**Work to be completed**
Express the records from the line containing "Of the candidates in" through the end of the records as a two-column CSV with the headers "prompt" and "answer", one row per record. Put each field in double quotes and replace line breaks with spaces.

**Spatial records about scenes**
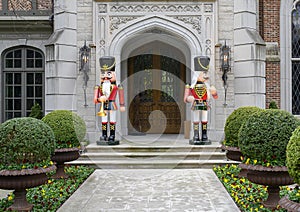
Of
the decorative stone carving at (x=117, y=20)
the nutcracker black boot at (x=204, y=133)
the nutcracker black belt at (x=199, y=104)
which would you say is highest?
the decorative stone carving at (x=117, y=20)

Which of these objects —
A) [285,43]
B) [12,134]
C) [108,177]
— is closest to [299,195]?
[12,134]

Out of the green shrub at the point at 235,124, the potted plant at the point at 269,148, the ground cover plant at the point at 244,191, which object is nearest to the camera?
the potted plant at the point at 269,148

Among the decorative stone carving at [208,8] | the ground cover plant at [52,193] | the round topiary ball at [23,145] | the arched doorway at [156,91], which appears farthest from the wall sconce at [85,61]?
the round topiary ball at [23,145]

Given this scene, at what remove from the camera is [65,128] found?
7883mm

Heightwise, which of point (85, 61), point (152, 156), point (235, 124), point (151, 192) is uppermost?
point (85, 61)

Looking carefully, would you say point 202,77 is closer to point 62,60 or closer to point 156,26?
point 156,26

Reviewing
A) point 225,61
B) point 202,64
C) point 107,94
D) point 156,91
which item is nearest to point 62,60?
point 107,94

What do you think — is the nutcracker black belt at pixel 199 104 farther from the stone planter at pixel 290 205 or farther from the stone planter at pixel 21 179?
the stone planter at pixel 290 205

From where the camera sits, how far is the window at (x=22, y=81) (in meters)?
13.9

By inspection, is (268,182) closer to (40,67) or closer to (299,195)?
(299,195)

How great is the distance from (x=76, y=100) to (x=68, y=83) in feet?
1.82

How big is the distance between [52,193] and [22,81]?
8017mm

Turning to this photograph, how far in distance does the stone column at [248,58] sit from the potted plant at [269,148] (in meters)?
5.47

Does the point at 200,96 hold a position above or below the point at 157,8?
below
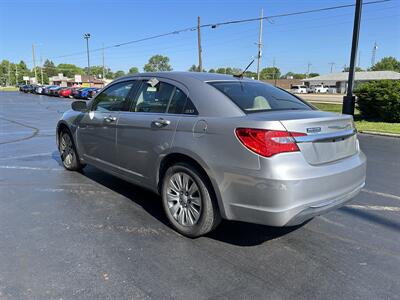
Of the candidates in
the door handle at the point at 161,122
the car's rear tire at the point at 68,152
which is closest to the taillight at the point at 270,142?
the door handle at the point at 161,122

**Finished task**
prompt,answer
"Of the candidates in the door handle at the point at 161,122 the car's rear tire at the point at 68,152 which is closest to the taillight at the point at 270,142?","the door handle at the point at 161,122"